Há muito que a sua evolução se distanciou do universo do western, explorando caminhos que o definem como um caso raro de versatilidade temática e criativa. Nesta perspetiva, Eastwood é um herdeiro directo de mestres do classicismo de Hollywood como Michael Curtiz ou Billy Wilder, oscilando serenamente entre as ambiências da música country em A Última Canção (1982) e a parábola social no prodigioso e tão pouco conhecido Um Mundo Perfeito (1993), passando, claro, pelo retrato de Charlie Parker em Bird (1988), filme que será apresentado por Branford Marsalis - entre os convidados anunciados para comentar vários momentos deste ciclo estão também Kyle Eastwood, filho do realizador, e o escritor John Carlin.
Tendo em conta que, por vezes, o tratamento mediático da sua obra se esgota numa banal imagem "lendária", será importante acrescentar que o questionar da identidade americana em diferentes momentos históricos é algo que, mesmo quando não é explicitado, circula por todo o seu trabalho - do brilho da redenção ao confronto com os fantasmas da própria história.
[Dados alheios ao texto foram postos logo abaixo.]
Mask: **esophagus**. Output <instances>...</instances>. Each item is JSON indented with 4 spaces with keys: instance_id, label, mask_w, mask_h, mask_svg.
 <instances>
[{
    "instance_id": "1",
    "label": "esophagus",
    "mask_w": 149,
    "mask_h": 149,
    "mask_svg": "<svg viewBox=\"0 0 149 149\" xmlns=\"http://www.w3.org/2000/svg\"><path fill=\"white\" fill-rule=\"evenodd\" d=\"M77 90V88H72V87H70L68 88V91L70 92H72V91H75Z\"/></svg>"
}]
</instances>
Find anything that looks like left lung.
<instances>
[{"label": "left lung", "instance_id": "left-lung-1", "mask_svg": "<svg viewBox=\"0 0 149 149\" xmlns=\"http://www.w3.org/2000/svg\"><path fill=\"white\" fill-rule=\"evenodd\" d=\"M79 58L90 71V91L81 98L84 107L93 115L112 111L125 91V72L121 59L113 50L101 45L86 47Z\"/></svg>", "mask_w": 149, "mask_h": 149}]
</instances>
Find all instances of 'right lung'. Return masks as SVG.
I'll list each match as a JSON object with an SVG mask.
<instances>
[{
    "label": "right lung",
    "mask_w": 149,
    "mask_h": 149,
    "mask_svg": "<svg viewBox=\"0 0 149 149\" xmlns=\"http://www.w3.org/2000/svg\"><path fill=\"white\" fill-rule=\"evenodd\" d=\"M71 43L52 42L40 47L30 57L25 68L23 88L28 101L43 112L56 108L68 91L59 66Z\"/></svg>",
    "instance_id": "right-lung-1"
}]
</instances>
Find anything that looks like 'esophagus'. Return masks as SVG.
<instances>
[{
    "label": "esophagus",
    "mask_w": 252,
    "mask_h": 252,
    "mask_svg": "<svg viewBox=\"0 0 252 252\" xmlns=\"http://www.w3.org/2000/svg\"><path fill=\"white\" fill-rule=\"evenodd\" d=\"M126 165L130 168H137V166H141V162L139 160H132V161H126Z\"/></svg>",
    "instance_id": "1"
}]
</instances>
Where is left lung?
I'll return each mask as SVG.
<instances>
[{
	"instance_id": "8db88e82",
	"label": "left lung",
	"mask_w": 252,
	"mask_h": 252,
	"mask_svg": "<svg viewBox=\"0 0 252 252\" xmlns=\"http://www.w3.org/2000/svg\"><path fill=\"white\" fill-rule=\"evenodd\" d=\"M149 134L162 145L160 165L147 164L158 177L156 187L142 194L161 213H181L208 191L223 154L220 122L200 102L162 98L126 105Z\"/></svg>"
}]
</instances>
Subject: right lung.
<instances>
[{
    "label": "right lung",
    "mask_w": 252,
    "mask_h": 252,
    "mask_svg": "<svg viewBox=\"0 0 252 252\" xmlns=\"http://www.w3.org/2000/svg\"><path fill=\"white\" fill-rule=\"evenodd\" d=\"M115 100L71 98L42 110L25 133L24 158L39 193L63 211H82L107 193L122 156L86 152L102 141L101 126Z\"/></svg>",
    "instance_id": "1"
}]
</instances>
Entretanto, como está na moda sugerir que os grandes papéis femininos de Hollywood são um produto "ideológico" do movimento #MeToo, citemos o esplendoroso trabalho de algumas atrizes dirigidas por Eastwood em filmes presentes no LEFFEST: Jessica Walter (no já referido Play Misty for Me), Meryl Streep (As Pontes de Madison County, 1995), Laura Linney (Mystic River, 2003), Hilary Swank (Million Dollar Baby, 2004) ou Sienna Miller (Sniper Americano, 2014). Para evitar sexismos, convém também ver o genial Kevin Costner em O Mundo Perfeito.